Alexey Belogoryev, Research and Development Director at the Institute for Energy and Finance, commented to Forbes on the prospects of Russian pipeline gas supplies to China.
Deputy Prime Minister Alexander Novak, in a recent article in the Energy Policy magazine, announced ambitious plans to increase Russian gas exports to the East to 170 billion cubic meters in seven years. This is expected to be achieved through the implementation of major infrastructure projects - Power of Siberia 2 and the so-called Far Eastern Route, which should be launched in addition to the already operating pipeline Power of Siberia 1.
According to the initial plan, the Far Eastern Route is planned to be launched by 2025. But Alexey Belogoryev doubts that this is feasible.
Alexey Belogoryev believes that Power of Siberia 2 can be put into operation at best by 2030, and will reach its design capacity closer to 2035:"The reason is simple — the problem with the resource base on Sakhalin itself," the Forbes interlocutor says. — Today there are many people who want to distribute Sakhalin reserves in various ways — this is the gasification of the Khabarovsk Territory and Primorye, LNG production and, in fact, pipeline gas supplies to China. I assume that deliveries along this route can most likely begin between 2026 and 2028. Although an acceleration is possible."
As one of the problems of Power of Siberia 2, the expert calls the low profitability of the project:"The deadlines may move, but the project is very capital—intensive, and according to the experience of the implementation of Power of Siberia 1, which was planned for a long time and built for five years, this is the exactly picture."
Today, China, according to the analyst, is not particularly interested in accelerating the implementation of joint gas projects, especially Power of Siberia 2."Investments in it are recouped in the long term, but there is no comparison with exports to Europe here.

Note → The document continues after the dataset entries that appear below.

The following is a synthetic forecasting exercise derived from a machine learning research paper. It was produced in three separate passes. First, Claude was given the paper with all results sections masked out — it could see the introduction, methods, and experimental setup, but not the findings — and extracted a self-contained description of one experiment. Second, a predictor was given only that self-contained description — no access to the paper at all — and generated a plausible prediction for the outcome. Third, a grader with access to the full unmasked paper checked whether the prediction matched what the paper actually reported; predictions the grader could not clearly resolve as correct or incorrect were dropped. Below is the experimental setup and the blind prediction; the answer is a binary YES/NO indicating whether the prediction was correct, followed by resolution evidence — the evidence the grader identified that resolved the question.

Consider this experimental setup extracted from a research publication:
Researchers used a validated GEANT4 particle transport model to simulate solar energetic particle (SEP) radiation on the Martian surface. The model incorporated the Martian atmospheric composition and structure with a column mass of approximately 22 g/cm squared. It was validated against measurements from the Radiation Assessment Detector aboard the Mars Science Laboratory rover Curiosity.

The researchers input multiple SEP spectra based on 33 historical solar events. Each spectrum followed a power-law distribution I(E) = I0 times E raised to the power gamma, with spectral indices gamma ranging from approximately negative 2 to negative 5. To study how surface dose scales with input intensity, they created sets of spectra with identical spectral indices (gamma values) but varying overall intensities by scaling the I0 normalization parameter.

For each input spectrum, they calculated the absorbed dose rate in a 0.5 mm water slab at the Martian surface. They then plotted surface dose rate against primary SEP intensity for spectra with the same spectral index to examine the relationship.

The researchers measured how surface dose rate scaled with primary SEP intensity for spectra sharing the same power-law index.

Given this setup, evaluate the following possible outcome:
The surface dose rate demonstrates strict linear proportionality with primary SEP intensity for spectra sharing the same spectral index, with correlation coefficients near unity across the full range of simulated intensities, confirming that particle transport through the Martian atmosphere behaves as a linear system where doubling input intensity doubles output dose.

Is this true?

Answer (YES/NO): YES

And the main problem of our entire turn to the East is connected precisely with the fact that we can replace supplies to Europe in physical volume, but we are not able, at least in the foreseeable future, to provide comparable supplies in value terms due to the unwillingness of most Asian consumers, including China, to pay so much for gas, how rich European countries allowed themselves to pay in some periods."
"An alternative [to the construction of the Power of Siberia —2] may be the active development of LNG production as a more flexible commodity that has no problems with monopsony (the situation in the market when the monopoly position of the buyer allows him to dictate terms to a multitude of sellers, — Forbes)," Belogoryev believes. With all the disadvantages of LNG projects associated with high capital costs and transportation costs, the long-term return on LNG exports in terms of average gas sales prices is likely to be higher than from all pipeline supplies to China.
According to Belogoryev, Russia can compensate for the losses of pipeline exports to Europe by increasing LNG exports and pipeline supplies to China only in the future for about 10 years, that is, in the early 2030s."The Chinese leadership does not fully understand what the demand for gas in the country will be in the 2030s or even in the second half of the 2020s," the expert says. "This is due, on the one hand, to the decarbonization policy, and on the other hand, to the rather strong reversal taking place in the last two years towards coal consumption, especially in electricity generation, and the acceleration of the development of renewable energy to the detriment of gas."
But this does not solve the current problems associated with the formation of a huge excess of production and transport capacity in the zone of the Unified Gas Supply System of Russia — a technological complex that includes facilities for the production, processing, transportation, storage and distribution of gas in the European part of Russia and Western Siberia, Belogoryev notes.